__Exercise instructions__
Rewrite the records below with every "tree line" changed to "row of trees" and nothing else altered.

··· Listing ···

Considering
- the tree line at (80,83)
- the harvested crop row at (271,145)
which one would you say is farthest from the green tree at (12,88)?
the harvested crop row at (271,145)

···

__Solution__
Considering
- the row of trees at (80,83)
- the harvested crop row at (271,145)
which one would you say is farthest from the green tree at (12,88)?
the harvested crop row at (271,145)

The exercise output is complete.